The presented video portrays a constant research of balance. Fluctuating and sinking objects are visible while moving slowly in an environment that can be recognised as water only after a long observation. Almanza Pereda recreates in his video a moving version of the still life painting by Juan Sánchez Cotán, “Quince cabbage melon and cucumber” (c. 1602). As in the painting, the constant stage of the video is the “cantarero”, traditionally a cooling-space used for preservation where food was to be kept and hung on strings. Music accompanies the dance of the food and brings the spectator into a hypnotic and meditative state. The melody is based on “Tiento 1”, a baroque theme by Spanish composer Antonio de Cabezon, a contemporary of Sánchez Cotán.
In the series of five photographs the choice of the objects shifts from food to embrace all kinds of regular items, small wares and trifles. The objects belong to our everyday life and are easy to recognise, but the artist creates a shortcut in our perception by immersing them underwater. With this gesture he is able to lead us into a different and unusual environment –producing surreal compositions – where the physical laws do not apply and the items are detached from the earthbound of gravity. In this way he attempts to separate the viewer from the ordinary way of seeing the objects and their usage, offering an unexpected – but yet potential – new world with other rules. The ordinary items stand therefore just as an echo of our life.

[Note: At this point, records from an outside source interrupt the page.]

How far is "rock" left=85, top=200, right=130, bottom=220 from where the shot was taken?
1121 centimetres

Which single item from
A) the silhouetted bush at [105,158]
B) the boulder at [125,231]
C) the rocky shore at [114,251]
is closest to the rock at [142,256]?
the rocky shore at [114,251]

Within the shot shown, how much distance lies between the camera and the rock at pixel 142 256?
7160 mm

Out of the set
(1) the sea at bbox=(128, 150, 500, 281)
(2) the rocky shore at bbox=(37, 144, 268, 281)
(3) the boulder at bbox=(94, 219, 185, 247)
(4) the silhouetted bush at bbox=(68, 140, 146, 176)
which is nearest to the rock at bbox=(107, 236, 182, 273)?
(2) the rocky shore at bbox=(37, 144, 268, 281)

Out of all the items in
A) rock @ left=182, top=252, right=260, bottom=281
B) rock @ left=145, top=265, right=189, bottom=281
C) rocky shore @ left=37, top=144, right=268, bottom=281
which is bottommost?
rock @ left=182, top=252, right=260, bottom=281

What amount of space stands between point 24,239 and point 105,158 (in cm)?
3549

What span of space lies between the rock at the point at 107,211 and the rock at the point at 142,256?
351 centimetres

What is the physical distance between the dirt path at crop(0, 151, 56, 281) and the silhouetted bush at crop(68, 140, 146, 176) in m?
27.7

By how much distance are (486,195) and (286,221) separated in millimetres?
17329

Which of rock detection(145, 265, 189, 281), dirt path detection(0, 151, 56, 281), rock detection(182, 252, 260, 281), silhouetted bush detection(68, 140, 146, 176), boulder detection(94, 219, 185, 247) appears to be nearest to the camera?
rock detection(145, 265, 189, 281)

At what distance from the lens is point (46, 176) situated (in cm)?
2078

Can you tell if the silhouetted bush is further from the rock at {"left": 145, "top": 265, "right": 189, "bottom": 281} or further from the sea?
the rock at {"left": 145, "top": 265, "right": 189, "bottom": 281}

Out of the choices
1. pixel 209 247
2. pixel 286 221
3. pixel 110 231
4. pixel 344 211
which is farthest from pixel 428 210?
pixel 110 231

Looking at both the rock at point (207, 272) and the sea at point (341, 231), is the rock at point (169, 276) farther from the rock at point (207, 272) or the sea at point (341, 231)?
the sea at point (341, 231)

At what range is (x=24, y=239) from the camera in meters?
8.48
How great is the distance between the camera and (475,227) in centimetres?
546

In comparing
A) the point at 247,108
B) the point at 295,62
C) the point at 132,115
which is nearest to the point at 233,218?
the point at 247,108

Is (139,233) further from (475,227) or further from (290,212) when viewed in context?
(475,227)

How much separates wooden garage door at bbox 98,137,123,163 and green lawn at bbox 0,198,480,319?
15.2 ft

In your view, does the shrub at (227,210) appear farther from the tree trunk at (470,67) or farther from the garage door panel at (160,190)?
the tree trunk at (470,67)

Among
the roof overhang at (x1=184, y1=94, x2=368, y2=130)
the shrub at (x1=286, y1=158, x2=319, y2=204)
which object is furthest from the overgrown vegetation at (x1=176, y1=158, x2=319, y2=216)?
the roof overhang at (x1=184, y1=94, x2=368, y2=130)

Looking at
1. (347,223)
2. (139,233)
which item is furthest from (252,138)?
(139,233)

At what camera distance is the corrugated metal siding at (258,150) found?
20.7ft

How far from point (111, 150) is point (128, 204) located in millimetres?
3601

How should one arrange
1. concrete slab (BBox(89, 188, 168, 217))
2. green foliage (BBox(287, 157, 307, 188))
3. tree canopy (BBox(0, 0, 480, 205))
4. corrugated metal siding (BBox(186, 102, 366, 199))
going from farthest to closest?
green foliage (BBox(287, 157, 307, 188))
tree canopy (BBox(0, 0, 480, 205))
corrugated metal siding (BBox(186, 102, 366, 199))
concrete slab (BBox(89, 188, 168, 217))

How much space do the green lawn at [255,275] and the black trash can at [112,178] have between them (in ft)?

The two sculptures are composed of filled water tanks, vintage furniture and again diverse items recur in the composition. Almanza Pereda uses the furniture as platform to hold the containers – represented by the aquarium – into a different world, playing with the relationship between container and content. The mind fails to anchor what it sees to the parameters of the normality, but on a deeper level this is also the leitmotif of most of still life works: they break with narrative’s scale of human’s laws of narration and importance, allowing us to live an uncanny moment.